Contudo, este expediente talvez funcione nas categorias europeias, que fizeram parte da formação de Helinho como piloto, mas que nas corridas da Fórmula Indy, onde uma folha de papel no asfalto, mesmo num circuito misto (exagero meu, ok?) é capaz de provocar uma bandeira amarela e bagunçar o planejamento estratégico das equipes e seus pilotos, alguns bem estabanados e capazes de criar paralisações por acidentes tolos, este método tem a sua eficiência comprometida.

 

Ao longo da temporada, os outros dois pilotos da equipe, Will e Juan Pablo, pareciam estar “sob controle”. Contudo, o primeiro deles e que desde que entrou na equipe Penske sempre rondou – quando não conquistou – o título, cresceu neste final de temporada, enquanto Helinho oscilou e fez algumas corridas aquém do que poderia fazer.

 

A angustia do meu paciente era visível, especialmente por conta das últimas duas provas, uma em oval e outra em circuito misto onde as coisas só não ficaram piores porque em Sonoma, Will – que largou na pole – teve problemas durante a corrida e terminou apenas em nono lugar.

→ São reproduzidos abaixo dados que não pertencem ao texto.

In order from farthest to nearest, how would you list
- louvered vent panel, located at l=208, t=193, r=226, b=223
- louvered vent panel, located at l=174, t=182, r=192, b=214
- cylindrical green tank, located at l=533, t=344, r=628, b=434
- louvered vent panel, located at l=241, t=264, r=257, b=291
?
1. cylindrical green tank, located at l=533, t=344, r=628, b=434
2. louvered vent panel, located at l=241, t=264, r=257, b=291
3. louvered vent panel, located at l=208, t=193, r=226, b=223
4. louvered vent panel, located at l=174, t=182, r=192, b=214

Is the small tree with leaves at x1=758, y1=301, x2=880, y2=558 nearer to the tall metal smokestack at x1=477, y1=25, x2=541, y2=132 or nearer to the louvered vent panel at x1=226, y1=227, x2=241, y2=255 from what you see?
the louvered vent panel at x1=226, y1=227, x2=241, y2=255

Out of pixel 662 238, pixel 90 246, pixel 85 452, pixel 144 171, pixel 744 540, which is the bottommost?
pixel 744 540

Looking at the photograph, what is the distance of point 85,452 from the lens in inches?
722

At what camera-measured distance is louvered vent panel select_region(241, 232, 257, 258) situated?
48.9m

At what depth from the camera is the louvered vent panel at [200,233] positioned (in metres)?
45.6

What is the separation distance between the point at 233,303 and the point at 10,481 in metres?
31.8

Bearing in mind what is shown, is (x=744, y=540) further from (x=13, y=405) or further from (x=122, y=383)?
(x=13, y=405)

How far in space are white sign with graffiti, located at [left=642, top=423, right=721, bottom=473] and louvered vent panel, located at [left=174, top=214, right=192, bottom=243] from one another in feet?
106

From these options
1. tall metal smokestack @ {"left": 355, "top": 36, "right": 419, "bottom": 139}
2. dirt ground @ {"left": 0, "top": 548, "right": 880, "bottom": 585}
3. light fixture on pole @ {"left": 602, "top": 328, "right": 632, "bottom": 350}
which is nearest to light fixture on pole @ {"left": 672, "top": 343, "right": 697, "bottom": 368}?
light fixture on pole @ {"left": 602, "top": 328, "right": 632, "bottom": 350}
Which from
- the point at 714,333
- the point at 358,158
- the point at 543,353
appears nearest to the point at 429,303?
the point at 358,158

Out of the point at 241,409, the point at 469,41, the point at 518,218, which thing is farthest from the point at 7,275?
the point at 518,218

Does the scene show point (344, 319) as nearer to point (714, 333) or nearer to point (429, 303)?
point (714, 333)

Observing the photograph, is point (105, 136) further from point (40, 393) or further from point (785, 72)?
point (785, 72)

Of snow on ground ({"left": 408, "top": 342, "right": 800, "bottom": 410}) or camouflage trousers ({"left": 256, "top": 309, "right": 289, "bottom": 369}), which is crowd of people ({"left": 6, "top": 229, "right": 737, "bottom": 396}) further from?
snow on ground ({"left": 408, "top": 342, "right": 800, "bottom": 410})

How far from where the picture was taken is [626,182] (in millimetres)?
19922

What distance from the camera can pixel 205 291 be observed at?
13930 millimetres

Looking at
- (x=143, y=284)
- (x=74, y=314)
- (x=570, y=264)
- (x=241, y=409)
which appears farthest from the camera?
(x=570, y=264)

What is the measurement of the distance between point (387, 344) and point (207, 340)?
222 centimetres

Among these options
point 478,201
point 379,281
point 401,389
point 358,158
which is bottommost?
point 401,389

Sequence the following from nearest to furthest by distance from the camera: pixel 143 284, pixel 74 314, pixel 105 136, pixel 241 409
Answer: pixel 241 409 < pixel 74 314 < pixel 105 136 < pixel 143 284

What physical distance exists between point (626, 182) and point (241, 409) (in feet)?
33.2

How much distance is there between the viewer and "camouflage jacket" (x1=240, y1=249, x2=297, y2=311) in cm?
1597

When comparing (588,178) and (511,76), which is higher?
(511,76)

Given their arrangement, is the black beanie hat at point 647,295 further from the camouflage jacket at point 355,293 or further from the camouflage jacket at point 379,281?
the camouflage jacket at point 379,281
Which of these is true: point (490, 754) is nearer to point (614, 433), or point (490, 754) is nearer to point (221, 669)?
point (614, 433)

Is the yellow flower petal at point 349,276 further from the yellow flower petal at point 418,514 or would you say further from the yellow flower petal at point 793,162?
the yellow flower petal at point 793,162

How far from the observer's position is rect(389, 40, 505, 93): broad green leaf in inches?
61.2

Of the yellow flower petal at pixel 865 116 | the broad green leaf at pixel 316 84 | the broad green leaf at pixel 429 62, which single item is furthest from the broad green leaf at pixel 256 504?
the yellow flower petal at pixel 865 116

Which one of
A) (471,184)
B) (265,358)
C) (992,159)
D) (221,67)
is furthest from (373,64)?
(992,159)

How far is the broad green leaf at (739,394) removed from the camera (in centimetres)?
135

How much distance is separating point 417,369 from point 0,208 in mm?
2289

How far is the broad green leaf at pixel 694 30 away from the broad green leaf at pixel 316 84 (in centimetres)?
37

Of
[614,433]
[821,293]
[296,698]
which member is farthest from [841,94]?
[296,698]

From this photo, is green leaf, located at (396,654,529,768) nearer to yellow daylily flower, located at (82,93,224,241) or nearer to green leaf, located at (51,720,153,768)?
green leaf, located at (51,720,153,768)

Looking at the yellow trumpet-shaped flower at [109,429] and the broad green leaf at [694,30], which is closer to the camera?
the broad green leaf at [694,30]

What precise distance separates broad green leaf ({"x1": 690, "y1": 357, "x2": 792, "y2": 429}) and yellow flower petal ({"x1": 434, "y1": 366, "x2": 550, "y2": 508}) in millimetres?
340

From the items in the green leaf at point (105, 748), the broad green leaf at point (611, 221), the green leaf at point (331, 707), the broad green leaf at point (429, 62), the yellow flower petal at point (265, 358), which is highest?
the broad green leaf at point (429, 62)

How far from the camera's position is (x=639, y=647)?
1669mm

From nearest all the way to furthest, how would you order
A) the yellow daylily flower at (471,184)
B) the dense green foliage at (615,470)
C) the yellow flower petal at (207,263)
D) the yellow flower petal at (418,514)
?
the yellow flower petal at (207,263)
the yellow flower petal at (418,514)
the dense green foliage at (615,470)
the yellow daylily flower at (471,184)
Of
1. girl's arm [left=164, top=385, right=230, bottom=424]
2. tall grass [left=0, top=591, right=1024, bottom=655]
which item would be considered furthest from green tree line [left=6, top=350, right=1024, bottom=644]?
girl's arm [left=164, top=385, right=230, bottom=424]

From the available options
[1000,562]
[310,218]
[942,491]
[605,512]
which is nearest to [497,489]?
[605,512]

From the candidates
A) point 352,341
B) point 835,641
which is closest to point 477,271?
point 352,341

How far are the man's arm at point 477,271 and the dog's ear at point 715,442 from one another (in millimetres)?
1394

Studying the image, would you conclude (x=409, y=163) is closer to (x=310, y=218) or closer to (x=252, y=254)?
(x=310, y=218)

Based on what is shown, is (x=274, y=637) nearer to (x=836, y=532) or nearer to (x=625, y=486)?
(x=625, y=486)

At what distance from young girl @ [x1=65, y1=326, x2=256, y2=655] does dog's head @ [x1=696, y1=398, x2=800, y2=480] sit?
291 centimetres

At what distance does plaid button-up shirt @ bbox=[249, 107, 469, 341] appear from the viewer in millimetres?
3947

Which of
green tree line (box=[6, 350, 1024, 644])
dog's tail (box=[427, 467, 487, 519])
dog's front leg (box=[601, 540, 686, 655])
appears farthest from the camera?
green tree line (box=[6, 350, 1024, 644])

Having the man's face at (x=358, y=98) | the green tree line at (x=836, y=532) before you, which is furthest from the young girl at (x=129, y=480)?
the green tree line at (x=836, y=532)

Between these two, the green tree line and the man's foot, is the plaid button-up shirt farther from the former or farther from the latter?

Caso contrário, o campeonato poderia estar praticamente decidido antes das 500 milhas de Fontana.

 

Por mais difícil que esteja sendo, é preciso continuar sendo positivo.

 

A pressão está sobre seus ombros e Helinho tem consciência disso. Mais que isso, ele tem a consciência de que em trinta anos de automobilismo, se considerarmos desde os tempos de kart, a pressão sobre os ombros é uma constante. Ele sabe que não basta chegar na frente do companheiro de equipe. Ele sabe que uma vitória será fundamental!

 

Caso Helinho vença, ainda terá que torcer para que Will não chegue entre os sete primeiros colocados – sem levar em consideração os pontos extras por pole ou voltas na liderança – e, depois daí, as contas ficam cada vez mais difícil. Naquele que seria “o melhor dos cenários” para Helinho (Will abandonando a prova sem marcar ponto algum), ainda assim seria necessário um quarto lugar.

 

Se tem uma coisa que um piloto de corridas tem com ele é que não se perde corrida ou título de véspera e Helinho sabe bem disso. Seu trabalho depende muito de como seu psicológico irá atuar nas mais de três horas de corrida na Califórnia e manter uma postura altiva diante de todos, especialmente diante de Will é fundamental.

 

É assim gostamos de ver você, Helinho. Vencendo e comemorando na grade!

 

Como disse no início da coluna, quando vocês, queridos leitores, estiverem lendo esta coluna, a corrida já terá terminado e o título decidido. Como terapeuta, continuarei vendo Helinho por muito tempo e meu maior desejo – além da conquista do título – é poder ser recebida com aquele sorriso que cativa a todos que o veem e vê-lo escalando grades de costa a costa na América do Norte.